A quoi sert le prix Goncourt ?

Les quatre romans en lice pour le Goncourt 2012 (AFP)

Esprit des Goncourt, es-tu là ? Alors que le prix  2012 a été décerné mercredi 7 novembre à Jérôme Ferrari pour Le sermon sur la chute de Rome, l'éternelle question ressurgit, qui fait les délices de Saint-Germain des Prés. Bon prix ? Bon livre ?

Dans Un siècle de Goncourt, Robert Kopp rappelle l'histoire du plus célèbre des prix littéraires, et le sens qui lui a été donné à travers les décennies.

Un prix pour un jeune romancier ?

En 1862, deux écrivains, les frères Goncourt, décident de fonder une "société littéraire". Après la mort de Jules, Edmond, l'aîné, définit en 1974, dans un premier projet de testament, les statuts de cette Académie et l'esprit du prix qui portera son nom :

"Mon voeu suprême, voeu que je prie les jeunes académiciens futurs d'avoir présent à la mémoire, c'est que ce prix soit donné à la jeunesse, à l'originalité du talent, aux tentatives nouvelles et hardies de la pensée et de la forme. Le roman, dans des conditions d'égalité, aura toujours la préférence....

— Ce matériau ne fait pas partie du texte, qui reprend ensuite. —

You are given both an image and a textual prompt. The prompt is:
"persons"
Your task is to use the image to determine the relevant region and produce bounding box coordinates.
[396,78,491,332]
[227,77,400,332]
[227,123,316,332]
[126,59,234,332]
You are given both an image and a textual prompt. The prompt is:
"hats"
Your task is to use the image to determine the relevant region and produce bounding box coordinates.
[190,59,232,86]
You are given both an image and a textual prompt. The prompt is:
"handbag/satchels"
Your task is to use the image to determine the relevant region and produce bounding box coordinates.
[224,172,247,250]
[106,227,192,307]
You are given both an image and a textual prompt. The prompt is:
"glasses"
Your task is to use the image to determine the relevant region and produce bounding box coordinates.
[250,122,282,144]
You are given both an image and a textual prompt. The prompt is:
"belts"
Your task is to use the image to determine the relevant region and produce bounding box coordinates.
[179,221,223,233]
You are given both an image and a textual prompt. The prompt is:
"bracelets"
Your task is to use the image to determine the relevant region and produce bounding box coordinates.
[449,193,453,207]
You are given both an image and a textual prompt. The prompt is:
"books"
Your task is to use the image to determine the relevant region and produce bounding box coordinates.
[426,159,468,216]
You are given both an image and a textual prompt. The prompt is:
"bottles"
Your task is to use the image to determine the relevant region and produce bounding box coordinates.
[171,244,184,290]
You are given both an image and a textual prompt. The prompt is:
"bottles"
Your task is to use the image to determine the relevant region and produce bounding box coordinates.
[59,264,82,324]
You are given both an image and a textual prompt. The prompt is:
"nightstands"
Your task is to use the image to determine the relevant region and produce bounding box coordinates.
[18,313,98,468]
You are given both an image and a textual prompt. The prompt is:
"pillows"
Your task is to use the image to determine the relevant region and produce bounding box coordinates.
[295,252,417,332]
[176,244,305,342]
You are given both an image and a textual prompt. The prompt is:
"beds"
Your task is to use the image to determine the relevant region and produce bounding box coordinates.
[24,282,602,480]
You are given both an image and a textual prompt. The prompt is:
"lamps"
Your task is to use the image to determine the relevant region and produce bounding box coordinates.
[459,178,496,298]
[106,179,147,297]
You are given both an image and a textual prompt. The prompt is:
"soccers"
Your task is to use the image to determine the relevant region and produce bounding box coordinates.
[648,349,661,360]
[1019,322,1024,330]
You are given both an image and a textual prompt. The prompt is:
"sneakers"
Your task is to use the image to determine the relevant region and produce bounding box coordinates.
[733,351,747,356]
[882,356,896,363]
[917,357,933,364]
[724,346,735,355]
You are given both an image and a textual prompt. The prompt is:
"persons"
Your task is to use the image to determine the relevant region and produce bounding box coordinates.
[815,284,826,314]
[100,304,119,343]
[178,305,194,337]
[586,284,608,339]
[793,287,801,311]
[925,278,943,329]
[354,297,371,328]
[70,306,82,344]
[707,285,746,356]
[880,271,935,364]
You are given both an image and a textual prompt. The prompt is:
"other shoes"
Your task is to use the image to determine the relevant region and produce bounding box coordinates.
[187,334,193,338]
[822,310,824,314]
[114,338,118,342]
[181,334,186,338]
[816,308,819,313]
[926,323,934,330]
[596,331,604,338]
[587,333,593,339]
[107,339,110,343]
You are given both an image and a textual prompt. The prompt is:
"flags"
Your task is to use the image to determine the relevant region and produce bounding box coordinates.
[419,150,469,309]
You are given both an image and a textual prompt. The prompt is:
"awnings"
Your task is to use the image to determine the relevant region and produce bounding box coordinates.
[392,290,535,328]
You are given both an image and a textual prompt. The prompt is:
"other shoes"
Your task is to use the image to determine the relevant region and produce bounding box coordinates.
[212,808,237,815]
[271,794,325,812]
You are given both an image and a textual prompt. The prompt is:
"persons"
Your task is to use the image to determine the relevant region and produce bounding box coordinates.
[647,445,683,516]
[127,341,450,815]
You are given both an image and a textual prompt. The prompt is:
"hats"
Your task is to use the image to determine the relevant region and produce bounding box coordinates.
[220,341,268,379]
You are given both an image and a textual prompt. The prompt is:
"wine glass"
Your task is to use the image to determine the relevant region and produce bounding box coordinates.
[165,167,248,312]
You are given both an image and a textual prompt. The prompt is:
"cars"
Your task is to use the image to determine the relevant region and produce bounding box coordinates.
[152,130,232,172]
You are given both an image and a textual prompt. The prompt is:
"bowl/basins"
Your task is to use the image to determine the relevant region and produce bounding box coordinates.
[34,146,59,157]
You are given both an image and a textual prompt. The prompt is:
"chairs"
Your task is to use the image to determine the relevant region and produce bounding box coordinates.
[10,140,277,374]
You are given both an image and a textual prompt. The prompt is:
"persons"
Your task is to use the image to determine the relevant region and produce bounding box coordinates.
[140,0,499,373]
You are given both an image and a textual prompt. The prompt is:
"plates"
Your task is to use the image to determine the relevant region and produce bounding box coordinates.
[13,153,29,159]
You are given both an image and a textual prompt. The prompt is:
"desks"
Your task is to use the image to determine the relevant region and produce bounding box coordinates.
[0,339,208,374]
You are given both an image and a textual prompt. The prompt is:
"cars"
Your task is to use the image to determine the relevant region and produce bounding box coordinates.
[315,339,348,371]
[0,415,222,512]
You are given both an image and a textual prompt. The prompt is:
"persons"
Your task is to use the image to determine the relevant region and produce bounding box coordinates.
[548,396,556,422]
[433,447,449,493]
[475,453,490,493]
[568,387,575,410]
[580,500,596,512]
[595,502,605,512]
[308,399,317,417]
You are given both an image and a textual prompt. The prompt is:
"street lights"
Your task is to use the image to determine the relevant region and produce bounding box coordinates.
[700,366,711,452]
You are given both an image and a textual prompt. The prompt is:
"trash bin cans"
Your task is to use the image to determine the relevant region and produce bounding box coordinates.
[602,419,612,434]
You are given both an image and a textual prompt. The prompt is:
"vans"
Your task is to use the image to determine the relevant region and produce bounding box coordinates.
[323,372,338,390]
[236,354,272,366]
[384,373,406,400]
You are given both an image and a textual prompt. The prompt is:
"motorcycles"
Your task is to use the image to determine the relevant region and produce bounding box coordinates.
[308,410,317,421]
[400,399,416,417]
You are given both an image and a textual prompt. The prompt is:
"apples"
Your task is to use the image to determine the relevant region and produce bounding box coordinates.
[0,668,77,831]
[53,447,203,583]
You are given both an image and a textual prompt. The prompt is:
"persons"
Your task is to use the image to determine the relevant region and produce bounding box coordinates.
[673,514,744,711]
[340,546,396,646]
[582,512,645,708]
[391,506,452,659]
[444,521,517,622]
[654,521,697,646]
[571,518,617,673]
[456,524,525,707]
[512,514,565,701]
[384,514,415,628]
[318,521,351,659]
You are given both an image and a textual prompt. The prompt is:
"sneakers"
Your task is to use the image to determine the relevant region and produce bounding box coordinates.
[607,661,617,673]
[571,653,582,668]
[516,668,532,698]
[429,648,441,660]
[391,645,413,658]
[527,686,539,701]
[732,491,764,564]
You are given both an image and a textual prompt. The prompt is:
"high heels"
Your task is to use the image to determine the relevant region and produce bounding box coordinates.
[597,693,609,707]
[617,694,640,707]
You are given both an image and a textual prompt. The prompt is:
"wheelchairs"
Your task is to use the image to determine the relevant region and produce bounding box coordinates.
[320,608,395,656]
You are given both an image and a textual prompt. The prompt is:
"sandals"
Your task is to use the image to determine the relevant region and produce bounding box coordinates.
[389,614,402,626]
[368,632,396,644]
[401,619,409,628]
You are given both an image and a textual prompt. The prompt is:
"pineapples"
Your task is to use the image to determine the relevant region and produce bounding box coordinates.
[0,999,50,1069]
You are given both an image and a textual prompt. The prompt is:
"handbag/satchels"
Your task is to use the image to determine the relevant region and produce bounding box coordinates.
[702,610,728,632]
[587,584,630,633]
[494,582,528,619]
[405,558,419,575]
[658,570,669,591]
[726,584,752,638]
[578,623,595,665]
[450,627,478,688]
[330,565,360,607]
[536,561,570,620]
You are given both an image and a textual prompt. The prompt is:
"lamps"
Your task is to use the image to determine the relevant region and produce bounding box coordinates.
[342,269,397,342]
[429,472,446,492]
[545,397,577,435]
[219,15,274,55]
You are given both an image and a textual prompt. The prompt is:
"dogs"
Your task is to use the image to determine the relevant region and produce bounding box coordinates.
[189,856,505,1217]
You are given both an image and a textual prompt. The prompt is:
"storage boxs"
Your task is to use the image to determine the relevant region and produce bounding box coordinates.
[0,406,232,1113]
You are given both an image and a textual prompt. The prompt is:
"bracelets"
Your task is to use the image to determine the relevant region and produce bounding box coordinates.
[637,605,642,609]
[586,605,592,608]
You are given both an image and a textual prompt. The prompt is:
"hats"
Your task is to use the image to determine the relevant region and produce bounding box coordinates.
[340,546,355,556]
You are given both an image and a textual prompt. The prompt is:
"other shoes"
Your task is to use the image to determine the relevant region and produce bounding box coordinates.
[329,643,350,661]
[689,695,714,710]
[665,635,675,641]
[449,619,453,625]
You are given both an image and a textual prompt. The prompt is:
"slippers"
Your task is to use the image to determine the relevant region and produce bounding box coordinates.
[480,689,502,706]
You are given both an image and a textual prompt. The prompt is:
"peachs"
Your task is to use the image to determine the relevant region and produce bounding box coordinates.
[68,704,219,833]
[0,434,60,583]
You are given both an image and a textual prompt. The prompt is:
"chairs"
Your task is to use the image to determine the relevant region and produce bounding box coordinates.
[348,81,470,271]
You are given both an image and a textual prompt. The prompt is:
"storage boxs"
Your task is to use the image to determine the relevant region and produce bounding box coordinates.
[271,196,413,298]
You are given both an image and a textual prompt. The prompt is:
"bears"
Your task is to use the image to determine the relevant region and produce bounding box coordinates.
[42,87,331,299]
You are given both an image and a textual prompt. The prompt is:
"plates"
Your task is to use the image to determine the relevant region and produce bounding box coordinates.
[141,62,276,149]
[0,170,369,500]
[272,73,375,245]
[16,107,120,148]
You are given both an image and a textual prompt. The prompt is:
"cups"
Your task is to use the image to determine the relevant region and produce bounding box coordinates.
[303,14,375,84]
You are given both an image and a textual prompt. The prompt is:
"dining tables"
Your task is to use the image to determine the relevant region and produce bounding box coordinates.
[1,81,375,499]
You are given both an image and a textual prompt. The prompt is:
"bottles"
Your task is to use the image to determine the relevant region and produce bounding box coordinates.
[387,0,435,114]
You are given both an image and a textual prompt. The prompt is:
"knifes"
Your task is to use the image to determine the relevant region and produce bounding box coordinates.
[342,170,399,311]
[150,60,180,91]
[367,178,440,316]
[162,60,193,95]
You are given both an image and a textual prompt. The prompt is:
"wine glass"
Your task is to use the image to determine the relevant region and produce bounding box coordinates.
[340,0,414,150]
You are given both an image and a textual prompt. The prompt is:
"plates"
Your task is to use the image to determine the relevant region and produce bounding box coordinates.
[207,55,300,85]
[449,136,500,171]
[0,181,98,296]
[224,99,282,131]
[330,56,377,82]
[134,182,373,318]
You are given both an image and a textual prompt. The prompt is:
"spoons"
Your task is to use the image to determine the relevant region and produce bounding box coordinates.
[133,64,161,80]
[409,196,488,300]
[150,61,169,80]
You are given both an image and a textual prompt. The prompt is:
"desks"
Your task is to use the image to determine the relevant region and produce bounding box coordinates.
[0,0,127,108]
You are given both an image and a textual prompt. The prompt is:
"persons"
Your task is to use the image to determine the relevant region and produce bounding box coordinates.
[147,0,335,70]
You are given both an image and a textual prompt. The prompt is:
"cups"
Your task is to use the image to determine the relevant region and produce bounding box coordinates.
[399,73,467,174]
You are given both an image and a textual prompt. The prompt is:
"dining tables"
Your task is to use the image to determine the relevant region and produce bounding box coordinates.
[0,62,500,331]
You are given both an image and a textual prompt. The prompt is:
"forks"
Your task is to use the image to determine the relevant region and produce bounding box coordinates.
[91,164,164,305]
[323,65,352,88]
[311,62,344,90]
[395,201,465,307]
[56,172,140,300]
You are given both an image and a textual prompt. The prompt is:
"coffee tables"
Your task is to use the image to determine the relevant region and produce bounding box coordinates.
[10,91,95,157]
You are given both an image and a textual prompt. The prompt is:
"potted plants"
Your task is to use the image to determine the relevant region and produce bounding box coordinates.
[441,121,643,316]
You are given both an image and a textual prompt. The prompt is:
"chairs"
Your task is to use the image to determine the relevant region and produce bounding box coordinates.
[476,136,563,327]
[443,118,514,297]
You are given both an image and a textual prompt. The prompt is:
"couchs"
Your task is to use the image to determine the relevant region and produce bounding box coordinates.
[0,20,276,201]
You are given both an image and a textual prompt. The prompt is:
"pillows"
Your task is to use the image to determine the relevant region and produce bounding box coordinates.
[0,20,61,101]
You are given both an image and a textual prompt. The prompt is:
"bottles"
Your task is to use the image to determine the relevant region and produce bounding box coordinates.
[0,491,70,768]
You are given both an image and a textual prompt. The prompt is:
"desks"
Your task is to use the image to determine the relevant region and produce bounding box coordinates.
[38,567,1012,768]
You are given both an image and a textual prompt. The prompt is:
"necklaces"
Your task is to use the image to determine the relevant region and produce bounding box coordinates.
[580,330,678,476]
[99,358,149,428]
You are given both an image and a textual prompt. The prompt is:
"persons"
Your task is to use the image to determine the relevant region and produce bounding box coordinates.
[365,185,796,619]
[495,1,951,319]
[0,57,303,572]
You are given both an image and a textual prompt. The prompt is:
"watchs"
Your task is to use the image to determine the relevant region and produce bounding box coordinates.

Dans le cas, mais seulement dans le cas où il y aurait unanimité des dix membres pour déclarer qu'il n'a pas paru dans l'année d'ouvrage digne du prix, ce dernier pourra ne pas être donné et le capital affecté au prix grossira de sa rente celui des années suivantes". ("Rente" de dix euros aujourd'hui, mais initialement de 5000 francs or).

Les indications des Goncourt ont-elle été suivies ? Davantage qu'on ne le croit. Ces dix dernières années, deux primo-romanciers ont ainsi été récompensés : Jonathan Littell en 2007 pour Les Bienveillantes (Gallimard) et Alexis Jenni en 2011 pour L'Art français de la guerre (également publié dans la célèbre collection blanche). Ils avaient respectivement 39 et 48 ans au moment du prix.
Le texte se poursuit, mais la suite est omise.